DV stories are usually as raw data warehousing. Nobody argue against that. It stores rows well, it’s flexible. There is rarely a discussion about what comes next. It is said that users are using a star schema anyway (materialized or not), so DV is just an extra step, like the Imnon EDW. Obviously adding interesting feature but also complexifying the whole stack. I spend most of my time in the business rules, not much of fixing the ETL pipeline when the operational system change. If at some point the business divide the client table by prospects and real clients the DV will not really help. Evolving the old client hub will be difficult (it contains now some prospects and some real clients) and all the pipeline should be changed anyway because most client related and business rules and KPI will be impacted.
We should evaluate the whole stack and not just a part from it in insulation.
Thanks for taking the time for such a detailed comment!
I agree about suing views to base reports on. I am definitely in favor of virtualizing as much as possible to retain agility. With the power of databases appliances today like exadata, timesten, columnar, etc, I am much less worried about all the joins in the data vault but agree that, depending on your hardware and data volumes, there are still many times when instantiating a star schema on top of the data vault is the right solution.
Regardless, the reporting layer should never see the raw data vault schema.
Pingback: Data Vault vs. The World (2 of 3) « Oracle Data Warrior
Pingback: Data Vault vs.The World (3 of 3) « Oracle Data Warrior
Interesting series. I’m not sure I buy your argument about consulting companies being asked about the best way to model a data warehouse. Companies hire consultants because they have the knowledge to solve their problem, usually knowledge they don’t have themselves. I’m not sure the company even cares what the ultimate schema is if their problem is solved. However, they do care that the solution delivered is maintainable over time.
As the “new guy”, if you are pitching a solution that isn’t mainstream, of course you’ll have to justify why you are suggesting something that differs. A better question might be, if this approach has been around for 10 years, why isn’t it more mainstream? I think part of that answer lies in a comment you made in part 2: “I also want to recognize that there are some very expert architects out there who have had great success building Kimball-style EDWs and mitigated all the risks I am going to mention. Unfortunately, there are not enough to them to go around.” I think the same can be said of good Data Vault modelers. The problem is compounded by the fact that there are 100 times the number of consultants out there that can understand a 3NF or Star Schema warehouse (or a standard hybrid of the two) than there are DV modelers. If you are in Colorado or Vermont, finding a Data Vault modeler might not be that hard, but there are plenty of areas where that isn’t true. Further, due to scarcity, the standard rates for mainstream data warehouse consultants are likely to be much lower. You can certainly argue “you get what you pay for”, but I’m not sure the architecture decision can be made in a vacuum without considering all of the costs, especially if the company has few to no Data Vault resources and will be left with something that no one understands when the high priced consultants leave.

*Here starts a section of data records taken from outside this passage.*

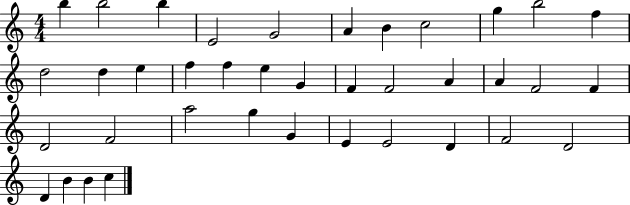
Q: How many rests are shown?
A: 0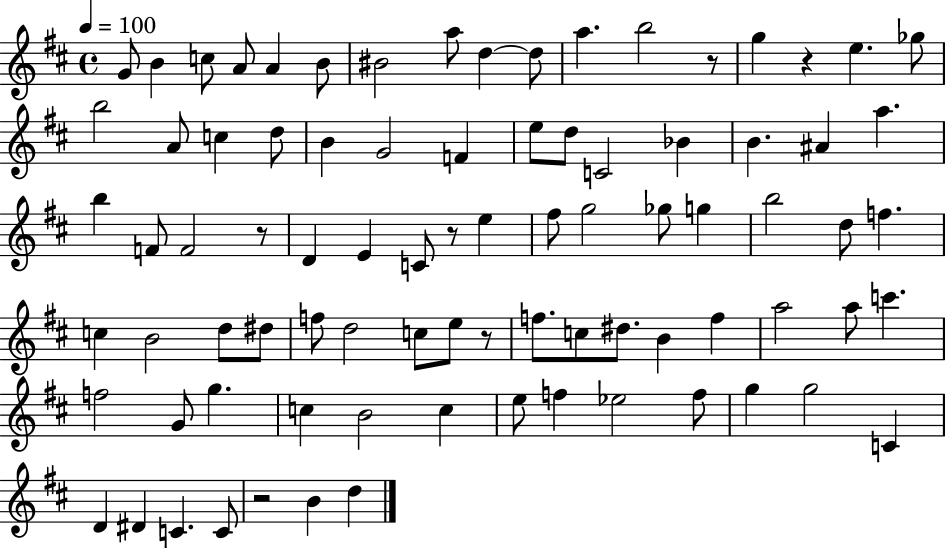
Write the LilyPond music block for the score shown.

{
  \clef treble
  \time 4/4
  \defaultTimeSignature
  \key d \major
  \tempo 4 = 100
  g'8 b'4 c''8 a'8 a'4 b'8 | bis'2 a''8 d''4~~ d''8 | a''4. b''2 r8 | g''4 r4 e''4. ges''8 | \break b''2 a'8 c''4 d''8 | b'4 g'2 f'4 | e''8 d''8 c'2 bes'4 | b'4. ais'4 a''4. | \break b''4 f'8 f'2 r8 | d'4 e'4 c'8 r8 e''4 | fis''8 g''2 ges''8 g''4 | b''2 d''8 f''4. | \break c''4 b'2 d''8 dis''8 | f''8 d''2 c''8 e''8 r8 | f''8. c''8 dis''8. b'4 f''4 | a''2 a''8 c'''4. | \break f''2 g'8 g''4. | c''4 b'2 c''4 | e''8 f''4 ees''2 f''8 | g''4 g''2 c'4 | \break d'4 dis'4 c'4. c'8 | r2 b'4 d''4 | \bar "|."
}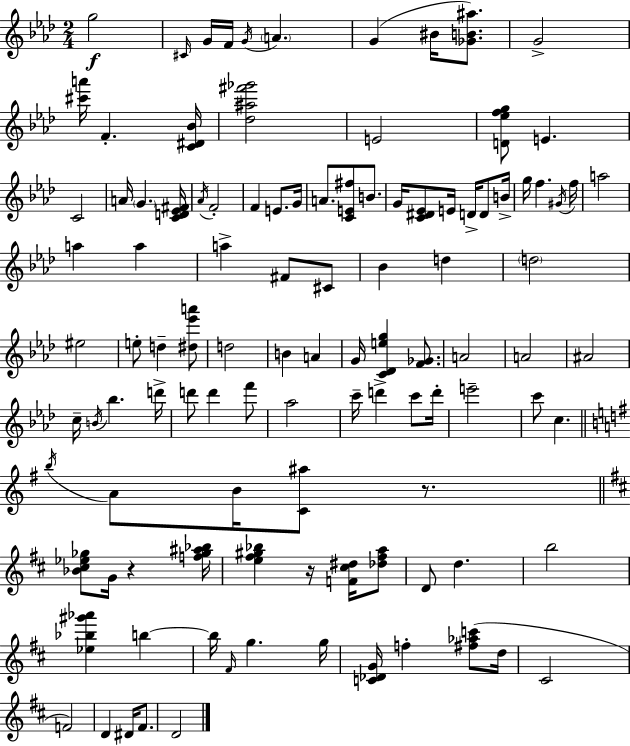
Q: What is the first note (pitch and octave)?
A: G5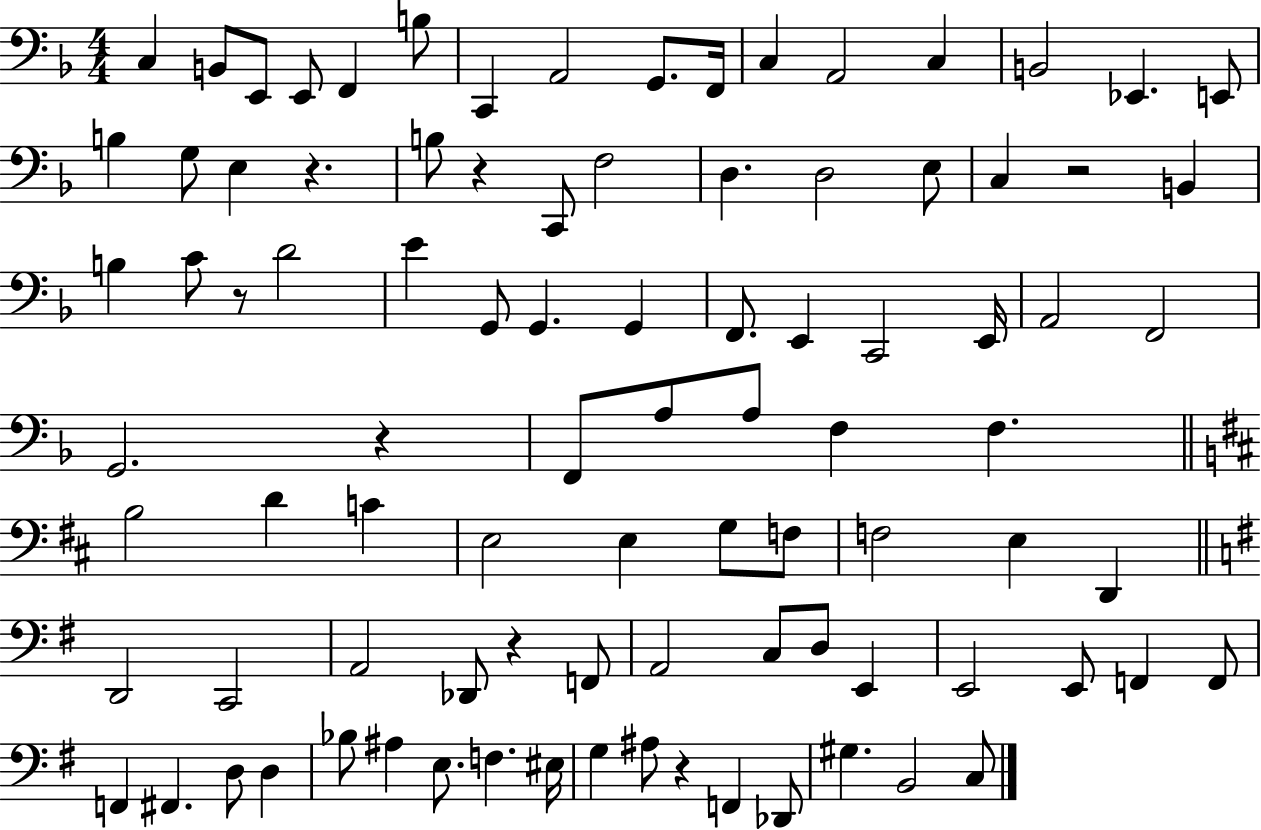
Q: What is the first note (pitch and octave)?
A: C3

Last, metaphor aside, Data Vault is not a tool, it is an approach, and one that most people have to implement manually. For 20 years companies have been trying to get out of the software development business, and that trend is reaching closer and closer to the data warehouse. Certainly Amazon Redshift wants to host your data warehouse in the cloud (based on their ParAccel acquisition). Kalido offers a cloud based version (which we use for our training courses, among other things) and can also automate the creation of warehouses (using a similarly flexible DW 2.0 compliant approach) directly on customer on-premise SMP or MPP databases. And there are obviously other solutions. Ultimately customers are going to be weighing multiple options (“buy vs. build”, “cloud vs on-premise”, etc.) and the option they choose will likely inform the final architecture.